30 Petroleum Review | October 2020
Winter 2019–2020 was mild, wet and windy, a combination of factors not favourable to high gas demand in the region. Warm temperatures seen in January, especially in north-west Europe, limited the need for gas used for heating in buildings as well as heating-related electricity consumption. Strong winds in February further limited the potential for gas used in power generation. As a result, gas demand was down both in January and in February year-on-year. The effect on gas demand of reduced activity or even temporary closure of power-intensive manufacturing and retail shops, restaurants/cafes and offices started to be seen from the second half of March in the industrial and power generation sectors in most countries, but at varying degrees depending on the severity of early lockdown measures. Total gas demand in March was still above 2019 levels due to below average temperatures in western countries in the second half of the month.

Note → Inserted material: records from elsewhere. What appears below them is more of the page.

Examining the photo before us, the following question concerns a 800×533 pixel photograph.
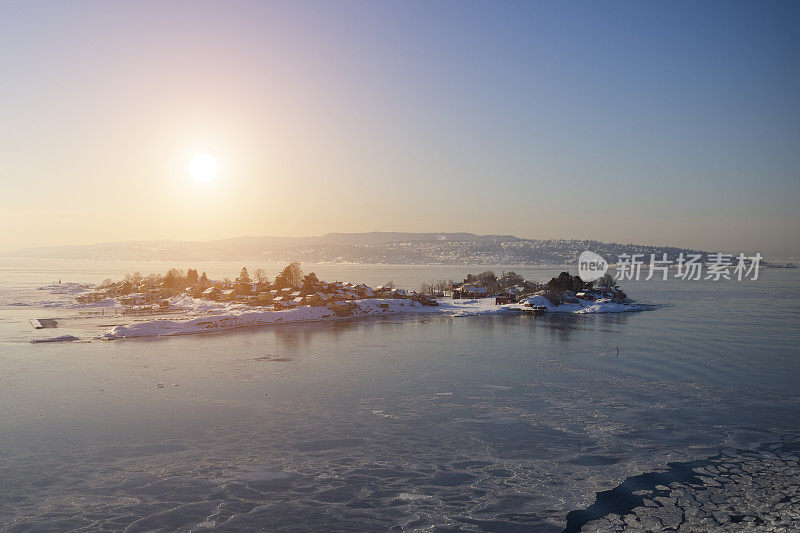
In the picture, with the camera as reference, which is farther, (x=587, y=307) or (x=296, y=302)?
(x=587, y=307)

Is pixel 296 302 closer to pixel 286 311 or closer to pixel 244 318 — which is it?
pixel 286 311

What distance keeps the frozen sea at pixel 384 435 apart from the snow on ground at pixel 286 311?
9.03m

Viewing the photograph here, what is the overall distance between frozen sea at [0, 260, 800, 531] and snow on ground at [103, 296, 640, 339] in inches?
355

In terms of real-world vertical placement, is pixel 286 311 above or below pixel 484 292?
above

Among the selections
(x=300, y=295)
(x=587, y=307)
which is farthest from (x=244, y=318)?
(x=587, y=307)

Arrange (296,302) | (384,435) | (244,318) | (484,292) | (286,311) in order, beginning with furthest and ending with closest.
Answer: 1. (484,292)
2. (296,302)
3. (286,311)
4. (244,318)
5. (384,435)

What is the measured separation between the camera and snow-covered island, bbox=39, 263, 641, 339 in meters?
49.7

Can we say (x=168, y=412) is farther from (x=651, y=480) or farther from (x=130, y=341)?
(x=130, y=341)

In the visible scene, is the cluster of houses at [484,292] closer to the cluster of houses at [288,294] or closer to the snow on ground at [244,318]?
the cluster of houses at [288,294]

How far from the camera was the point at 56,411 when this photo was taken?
1712 cm

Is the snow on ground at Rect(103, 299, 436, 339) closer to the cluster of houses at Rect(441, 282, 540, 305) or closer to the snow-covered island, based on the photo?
the snow-covered island

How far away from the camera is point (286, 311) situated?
169 ft

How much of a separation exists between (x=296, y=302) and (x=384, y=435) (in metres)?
45.5

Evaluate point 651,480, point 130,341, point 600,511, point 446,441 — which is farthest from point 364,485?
point 130,341
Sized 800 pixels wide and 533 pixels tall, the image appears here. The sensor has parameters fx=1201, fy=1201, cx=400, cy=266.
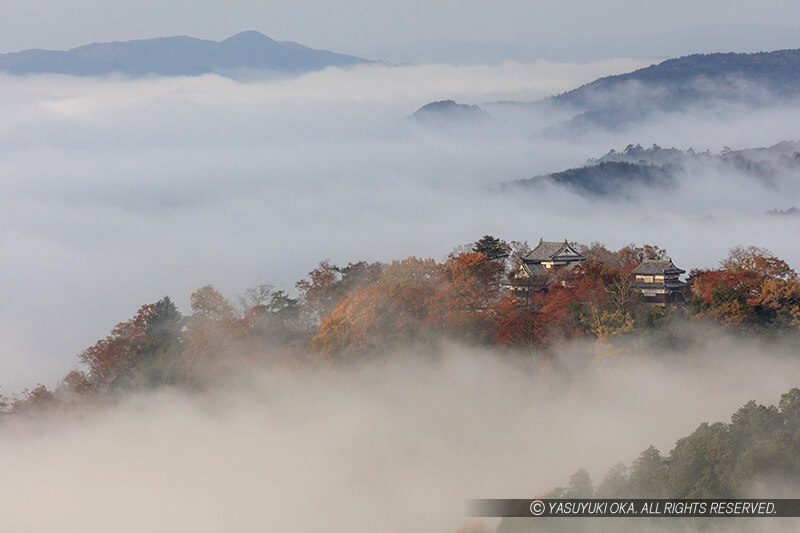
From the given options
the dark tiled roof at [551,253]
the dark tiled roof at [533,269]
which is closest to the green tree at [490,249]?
the dark tiled roof at [551,253]

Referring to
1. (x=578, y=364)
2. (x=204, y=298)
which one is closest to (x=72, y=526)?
(x=204, y=298)

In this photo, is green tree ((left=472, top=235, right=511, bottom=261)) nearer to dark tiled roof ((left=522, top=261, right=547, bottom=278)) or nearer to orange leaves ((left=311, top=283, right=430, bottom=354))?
dark tiled roof ((left=522, top=261, right=547, bottom=278))

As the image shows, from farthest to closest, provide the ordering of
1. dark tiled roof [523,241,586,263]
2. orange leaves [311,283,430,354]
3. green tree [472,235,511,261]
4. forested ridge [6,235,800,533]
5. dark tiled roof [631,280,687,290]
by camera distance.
→ green tree [472,235,511,261] → dark tiled roof [523,241,586,263] → dark tiled roof [631,280,687,290] → orange leaves [311,283,430,354] → forested ridge [6,235,800,533]

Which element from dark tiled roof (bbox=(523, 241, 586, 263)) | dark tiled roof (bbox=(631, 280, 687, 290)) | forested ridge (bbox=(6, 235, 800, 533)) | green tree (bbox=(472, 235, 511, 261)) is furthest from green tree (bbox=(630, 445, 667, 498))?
green tree (bbox=(472, 235, 511, 261))

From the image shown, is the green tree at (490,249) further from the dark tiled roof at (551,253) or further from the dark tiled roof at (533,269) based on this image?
the dark tiled roof at (533,269)

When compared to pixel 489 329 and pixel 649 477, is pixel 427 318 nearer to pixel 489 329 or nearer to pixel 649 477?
pixel 489 329

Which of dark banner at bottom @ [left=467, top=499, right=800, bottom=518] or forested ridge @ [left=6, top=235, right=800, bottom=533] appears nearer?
dark banner at bottom @ [left=467, top=499, right=800, bottom=518]

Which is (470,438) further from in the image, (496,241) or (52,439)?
(52,439)
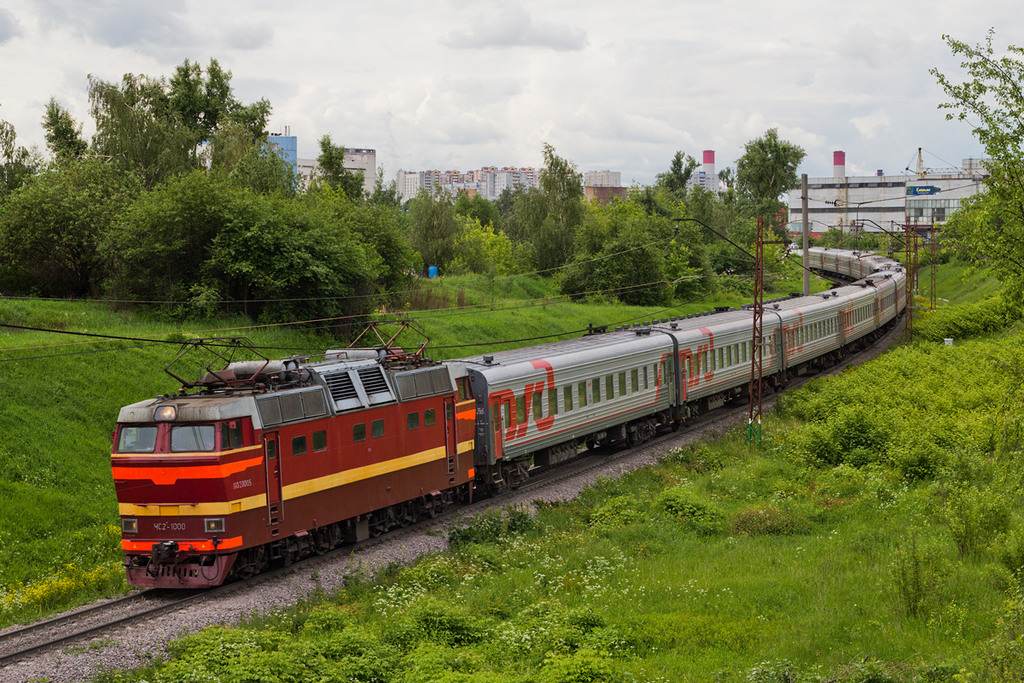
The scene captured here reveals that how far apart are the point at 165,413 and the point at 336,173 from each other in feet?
148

With more people staying at home, cooler weather is thought to have had a stronger impact on gas use than usual. In both April and May, total gas demand in Europe was down by 16% year-on-year despite the very careful relaxation of restrictions which started in mid-April in
various countries as the spread of new COVID-19 infections started to slow down across Europe. A gradual reopening of the economies started in May, but precautionary measures such as social distancing remained (and are likely to continue for several months). Manufacturing output rose by about 12% on a monthly basis, but remained considerably lower than in 2019. The impact on gas-based power generation varied widely across Europe, but as a result of relatively high carbon prices, most of the least efficient coal plants were priced out of the mix and in countries where some coal-to-gas switching was still possible, such as in Germany or even in Poland for instance, gas-based generation showed good resilience because of the low gas prices. June was the first full month outside of confinement in many countries. The heaviest restrictions were lifted and more global supply chains were restored. Industrial output grew by 9% from May, although with big variations by countries and by sectors as government measures to curb the pandemic affected some more than others and was still about 12% down year-on-year. Lower renewables led to strong growth in gas-fired generation (about a third higher than in May) and preliminary data show that total gas demand was only about 2% below 2019 levels. In July, demand in gas-intensive industry continued to improve, hot temperatures increased demand for air conditioning, especially in southern Europe, and some additional coalto-gas switching (when possible) boosted power sector gas burn, in particular in Germany. All in all, in the first seven months of 2020, gas demand in Europe is likely to have declined by about 7%, or 20bn cm year-on-year due to the successive impacts of mild temperatures, high renewables in power generation (with hydro and wind as the main contributors) and the consequences of COVID-19. The road ahead What can be expected for the rest of the year? While policies are likely to take the lead as the main driver of future gas demand in Europe in the 2020s and beyond, in the short term, much will depend on the speed of economic recovery, the level of power demand and the available generation mix and finally, temperatures over the winter.